● PROBLEM TO WORK ON: Repeat only the lines below from the one that contains "What length separates" through the final line, exactly. Omit pictures.

● SOURCE RECORDS:
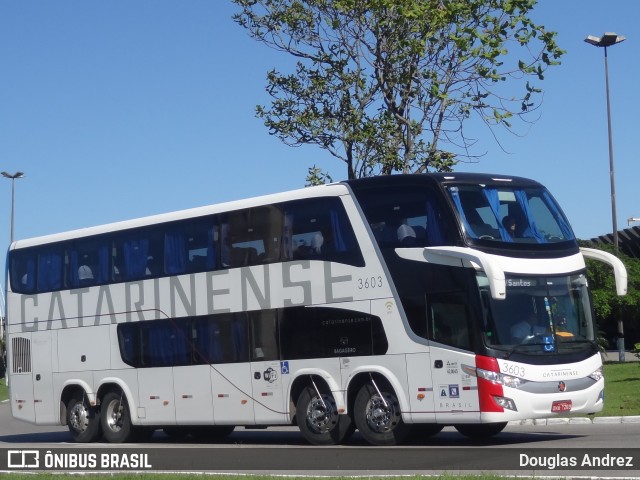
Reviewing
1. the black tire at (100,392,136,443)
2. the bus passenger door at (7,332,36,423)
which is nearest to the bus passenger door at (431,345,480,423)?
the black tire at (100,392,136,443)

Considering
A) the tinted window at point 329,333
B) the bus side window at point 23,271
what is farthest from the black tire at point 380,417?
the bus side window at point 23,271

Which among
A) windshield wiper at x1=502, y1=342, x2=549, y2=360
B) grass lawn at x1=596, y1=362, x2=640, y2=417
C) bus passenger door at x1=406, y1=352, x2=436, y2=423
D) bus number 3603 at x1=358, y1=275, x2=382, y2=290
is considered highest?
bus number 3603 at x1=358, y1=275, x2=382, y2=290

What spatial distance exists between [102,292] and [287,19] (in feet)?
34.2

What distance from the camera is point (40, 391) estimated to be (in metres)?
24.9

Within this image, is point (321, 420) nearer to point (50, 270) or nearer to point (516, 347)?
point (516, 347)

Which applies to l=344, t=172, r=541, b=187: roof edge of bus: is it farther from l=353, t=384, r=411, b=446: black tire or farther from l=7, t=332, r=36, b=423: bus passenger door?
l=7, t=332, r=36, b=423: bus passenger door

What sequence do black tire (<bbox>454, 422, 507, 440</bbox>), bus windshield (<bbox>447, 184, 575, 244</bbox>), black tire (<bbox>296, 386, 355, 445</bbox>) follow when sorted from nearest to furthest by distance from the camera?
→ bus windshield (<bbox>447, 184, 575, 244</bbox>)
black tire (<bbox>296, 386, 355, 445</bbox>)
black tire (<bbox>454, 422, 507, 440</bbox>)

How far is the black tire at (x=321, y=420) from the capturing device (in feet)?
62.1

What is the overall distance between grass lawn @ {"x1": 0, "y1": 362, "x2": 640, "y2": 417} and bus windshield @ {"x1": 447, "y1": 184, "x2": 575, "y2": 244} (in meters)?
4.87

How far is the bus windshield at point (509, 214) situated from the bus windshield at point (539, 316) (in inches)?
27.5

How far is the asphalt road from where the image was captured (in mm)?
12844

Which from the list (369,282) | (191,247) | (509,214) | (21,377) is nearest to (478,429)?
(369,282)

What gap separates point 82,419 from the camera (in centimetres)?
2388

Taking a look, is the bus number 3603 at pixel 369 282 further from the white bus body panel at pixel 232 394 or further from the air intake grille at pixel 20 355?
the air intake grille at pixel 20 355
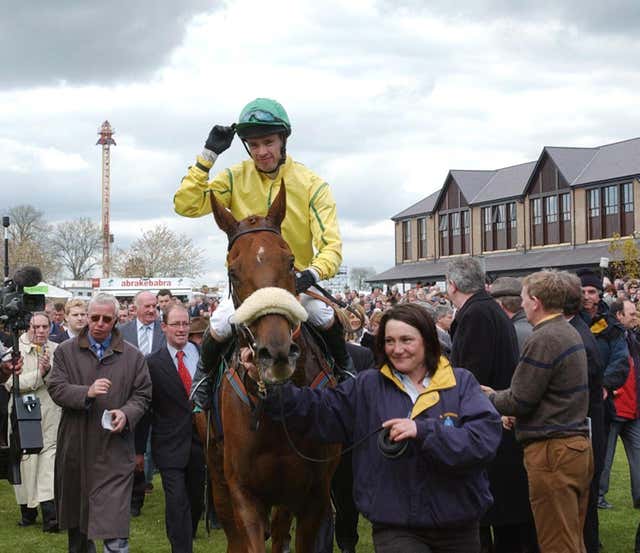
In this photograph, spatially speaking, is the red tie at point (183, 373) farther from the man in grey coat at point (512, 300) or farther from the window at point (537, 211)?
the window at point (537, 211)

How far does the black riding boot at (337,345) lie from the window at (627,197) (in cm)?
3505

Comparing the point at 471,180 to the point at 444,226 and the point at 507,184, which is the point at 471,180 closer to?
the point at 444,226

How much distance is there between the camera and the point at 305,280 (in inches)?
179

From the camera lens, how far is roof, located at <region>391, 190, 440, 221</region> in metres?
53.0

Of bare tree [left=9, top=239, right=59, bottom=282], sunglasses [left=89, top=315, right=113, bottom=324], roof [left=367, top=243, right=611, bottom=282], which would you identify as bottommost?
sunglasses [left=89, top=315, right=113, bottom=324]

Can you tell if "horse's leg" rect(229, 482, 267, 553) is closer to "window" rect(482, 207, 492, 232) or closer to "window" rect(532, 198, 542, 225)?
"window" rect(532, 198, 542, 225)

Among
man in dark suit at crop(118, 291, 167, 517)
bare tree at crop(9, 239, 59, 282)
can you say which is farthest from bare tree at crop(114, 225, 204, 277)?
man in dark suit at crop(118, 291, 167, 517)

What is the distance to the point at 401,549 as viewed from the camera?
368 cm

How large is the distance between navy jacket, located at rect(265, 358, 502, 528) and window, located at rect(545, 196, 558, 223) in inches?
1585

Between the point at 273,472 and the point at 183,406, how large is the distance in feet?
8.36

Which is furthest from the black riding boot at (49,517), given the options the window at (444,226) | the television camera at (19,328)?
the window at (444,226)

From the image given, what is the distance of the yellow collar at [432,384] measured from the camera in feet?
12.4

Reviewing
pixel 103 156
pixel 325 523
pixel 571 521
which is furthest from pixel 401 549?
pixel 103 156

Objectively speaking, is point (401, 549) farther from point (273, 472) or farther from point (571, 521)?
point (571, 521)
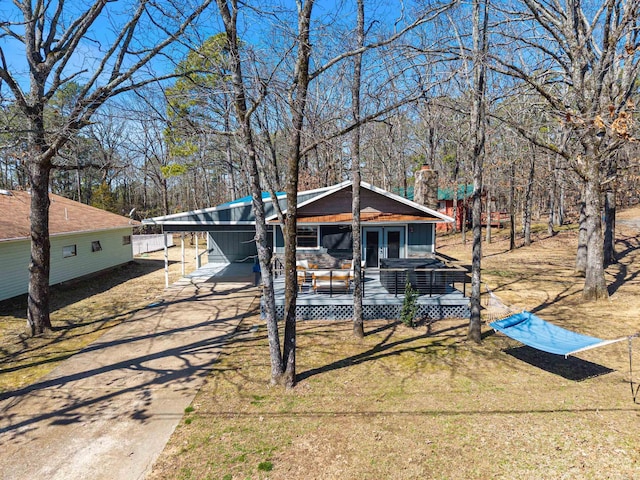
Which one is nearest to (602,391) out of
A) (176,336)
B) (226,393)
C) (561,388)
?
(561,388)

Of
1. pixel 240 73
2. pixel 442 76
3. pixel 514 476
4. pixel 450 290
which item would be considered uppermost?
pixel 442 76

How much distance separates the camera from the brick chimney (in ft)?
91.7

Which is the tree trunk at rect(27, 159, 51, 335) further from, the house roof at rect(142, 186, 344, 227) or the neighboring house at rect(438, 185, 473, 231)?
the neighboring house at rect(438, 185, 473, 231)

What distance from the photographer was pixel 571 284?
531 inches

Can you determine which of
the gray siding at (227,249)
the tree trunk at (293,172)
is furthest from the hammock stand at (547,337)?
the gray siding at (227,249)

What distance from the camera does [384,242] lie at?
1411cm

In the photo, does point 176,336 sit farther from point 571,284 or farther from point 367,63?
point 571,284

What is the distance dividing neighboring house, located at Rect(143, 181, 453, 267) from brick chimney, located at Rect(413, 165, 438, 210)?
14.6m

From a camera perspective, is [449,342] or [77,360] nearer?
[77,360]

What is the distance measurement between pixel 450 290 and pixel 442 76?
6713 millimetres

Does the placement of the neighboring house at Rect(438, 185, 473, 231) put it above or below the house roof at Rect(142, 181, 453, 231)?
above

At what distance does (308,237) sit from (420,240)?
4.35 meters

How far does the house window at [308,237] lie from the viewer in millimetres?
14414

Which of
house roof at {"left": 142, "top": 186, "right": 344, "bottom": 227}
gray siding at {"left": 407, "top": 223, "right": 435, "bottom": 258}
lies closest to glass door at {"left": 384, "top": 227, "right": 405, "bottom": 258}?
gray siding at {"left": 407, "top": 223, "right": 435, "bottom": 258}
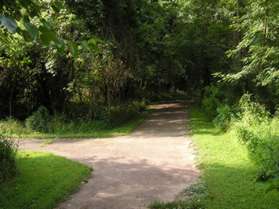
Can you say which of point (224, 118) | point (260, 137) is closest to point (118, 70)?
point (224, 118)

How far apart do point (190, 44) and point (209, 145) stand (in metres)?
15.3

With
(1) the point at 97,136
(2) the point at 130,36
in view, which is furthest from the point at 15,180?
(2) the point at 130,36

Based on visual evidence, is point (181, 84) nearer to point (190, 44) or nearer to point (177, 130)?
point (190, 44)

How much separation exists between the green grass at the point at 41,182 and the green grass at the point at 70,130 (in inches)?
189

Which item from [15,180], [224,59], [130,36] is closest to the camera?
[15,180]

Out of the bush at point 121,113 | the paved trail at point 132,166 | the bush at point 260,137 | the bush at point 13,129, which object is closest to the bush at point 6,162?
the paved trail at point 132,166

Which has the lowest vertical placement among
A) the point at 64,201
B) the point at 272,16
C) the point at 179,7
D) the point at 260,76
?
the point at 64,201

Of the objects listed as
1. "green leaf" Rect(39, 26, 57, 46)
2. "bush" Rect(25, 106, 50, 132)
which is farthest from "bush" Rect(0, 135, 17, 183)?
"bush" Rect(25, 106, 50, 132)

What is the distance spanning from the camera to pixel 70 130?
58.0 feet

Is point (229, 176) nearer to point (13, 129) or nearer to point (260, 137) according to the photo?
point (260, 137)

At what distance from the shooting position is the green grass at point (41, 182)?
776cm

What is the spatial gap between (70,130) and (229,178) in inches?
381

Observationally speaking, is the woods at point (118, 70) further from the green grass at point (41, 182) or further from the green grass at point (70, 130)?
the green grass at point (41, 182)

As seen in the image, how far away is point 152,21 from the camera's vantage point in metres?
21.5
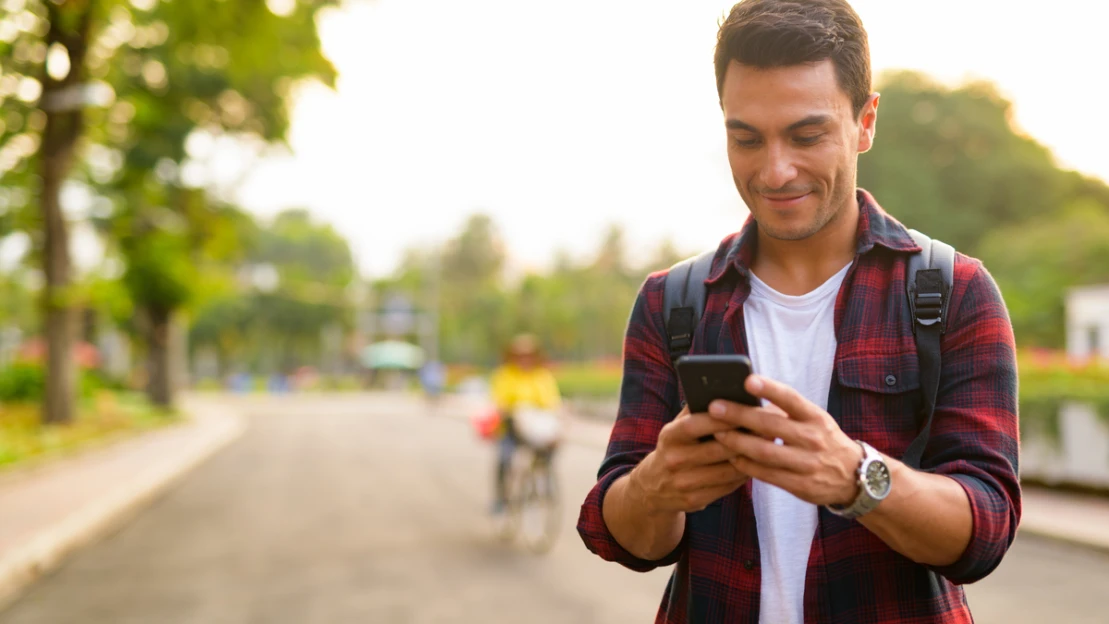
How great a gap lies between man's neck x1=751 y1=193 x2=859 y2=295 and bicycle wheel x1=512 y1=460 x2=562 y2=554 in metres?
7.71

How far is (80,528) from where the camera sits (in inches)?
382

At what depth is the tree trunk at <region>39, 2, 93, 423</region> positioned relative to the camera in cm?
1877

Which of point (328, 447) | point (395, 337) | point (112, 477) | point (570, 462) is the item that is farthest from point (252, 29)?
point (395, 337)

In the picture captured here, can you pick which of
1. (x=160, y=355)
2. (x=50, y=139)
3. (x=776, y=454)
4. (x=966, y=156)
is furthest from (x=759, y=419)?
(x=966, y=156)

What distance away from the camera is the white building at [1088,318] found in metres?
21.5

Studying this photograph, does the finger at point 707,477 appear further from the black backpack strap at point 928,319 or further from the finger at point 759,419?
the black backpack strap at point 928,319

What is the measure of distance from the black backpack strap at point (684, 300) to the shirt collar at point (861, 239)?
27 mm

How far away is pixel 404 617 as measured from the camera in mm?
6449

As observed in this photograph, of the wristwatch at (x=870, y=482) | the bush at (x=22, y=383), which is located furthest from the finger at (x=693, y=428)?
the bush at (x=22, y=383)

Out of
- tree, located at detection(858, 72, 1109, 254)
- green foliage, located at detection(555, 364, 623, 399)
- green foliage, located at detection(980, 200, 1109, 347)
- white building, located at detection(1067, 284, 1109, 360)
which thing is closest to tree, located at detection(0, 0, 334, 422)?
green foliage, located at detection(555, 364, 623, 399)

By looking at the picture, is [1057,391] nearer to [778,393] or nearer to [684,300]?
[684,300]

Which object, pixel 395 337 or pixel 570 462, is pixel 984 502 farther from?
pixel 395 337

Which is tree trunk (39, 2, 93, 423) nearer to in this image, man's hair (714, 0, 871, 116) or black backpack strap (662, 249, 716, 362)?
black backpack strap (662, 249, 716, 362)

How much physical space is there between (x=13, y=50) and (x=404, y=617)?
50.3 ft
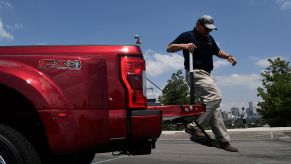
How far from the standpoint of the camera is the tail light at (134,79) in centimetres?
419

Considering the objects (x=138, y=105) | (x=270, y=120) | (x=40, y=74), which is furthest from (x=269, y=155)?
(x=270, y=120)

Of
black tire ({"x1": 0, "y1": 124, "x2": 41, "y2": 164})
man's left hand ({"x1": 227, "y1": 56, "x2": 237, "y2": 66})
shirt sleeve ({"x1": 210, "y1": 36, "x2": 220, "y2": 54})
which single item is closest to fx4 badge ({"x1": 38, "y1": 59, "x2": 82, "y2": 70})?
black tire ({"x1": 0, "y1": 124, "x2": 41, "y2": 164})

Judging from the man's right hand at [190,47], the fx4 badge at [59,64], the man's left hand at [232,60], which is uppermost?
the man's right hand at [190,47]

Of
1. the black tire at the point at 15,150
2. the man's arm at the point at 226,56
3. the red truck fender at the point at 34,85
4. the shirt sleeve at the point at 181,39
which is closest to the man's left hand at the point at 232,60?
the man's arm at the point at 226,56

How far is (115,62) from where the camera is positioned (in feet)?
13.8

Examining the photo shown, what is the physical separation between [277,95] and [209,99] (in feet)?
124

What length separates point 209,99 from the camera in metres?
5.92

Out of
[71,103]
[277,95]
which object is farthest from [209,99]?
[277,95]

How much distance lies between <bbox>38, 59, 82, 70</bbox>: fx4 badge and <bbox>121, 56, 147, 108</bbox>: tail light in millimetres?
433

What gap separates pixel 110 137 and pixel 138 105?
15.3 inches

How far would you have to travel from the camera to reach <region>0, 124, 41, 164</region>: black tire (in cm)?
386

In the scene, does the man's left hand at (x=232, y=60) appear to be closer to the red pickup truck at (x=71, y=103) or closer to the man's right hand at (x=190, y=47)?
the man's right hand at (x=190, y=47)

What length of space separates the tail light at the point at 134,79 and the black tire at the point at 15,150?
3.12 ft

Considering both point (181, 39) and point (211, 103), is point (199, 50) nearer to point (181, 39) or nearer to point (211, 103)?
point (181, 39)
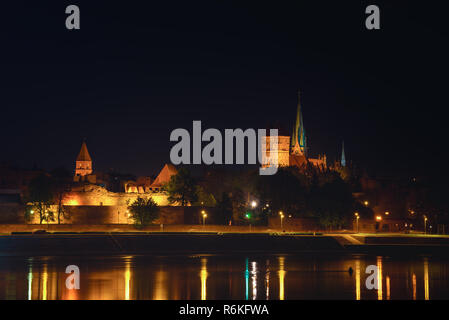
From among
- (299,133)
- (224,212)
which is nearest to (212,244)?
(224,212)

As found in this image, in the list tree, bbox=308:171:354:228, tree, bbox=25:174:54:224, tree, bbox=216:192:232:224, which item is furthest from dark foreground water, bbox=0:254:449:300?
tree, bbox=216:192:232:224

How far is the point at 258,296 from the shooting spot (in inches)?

● OUTPUT OF THE EXERCISE:
What length separates point 209,99 from the camera in metres?
5.92

Out of
[71,103]
[277,95]
which object is farthest from [209,99]?
[277,95]

How much distance lies between <bbox>38, 59, 82, 70</bbox>: fx4 badge and <bbox>121, 56, 147, 108</bbox>: tail light in millimetres?
433

What gap separates pixel 110 137 and pixel 138 105?
15.3 inches

How far would you have to travel from the camera to reach <region>0, 124, 41, 164</region>: black tire (in cm)?
386

In the scene, does the man's left hand at (x=232, y=60) appear to be closer to the red pickup truck at (x=71, y=103) or closer to the man's right hand at (x=190, y=47)?
the man's right hand at (x=190, y=47)

What length of space separates the tail light at the point at 134,79 and the black tire at the point at 15,150?
3.12 ft

Considering both point (181, 39) and point (211, 103), is point (199, 50) nearer to point (181, 39) or nearer to point (211, 103)?
point (181, 39)
From among
- (299,133)
- (224,212)
which is nearest to (212,244)?
(224,212)

As found in this image, in the list tree, bbox=308:171:354:228, tree, bbox=25:174:54:224, tree, bbox=216:192:232:224, which item is furthest from dark foreground water, bbox=0:254:449:300?
tree, bbox=216:192:232:224

How far is the point at 258,296 from the shooting spot (in inches)?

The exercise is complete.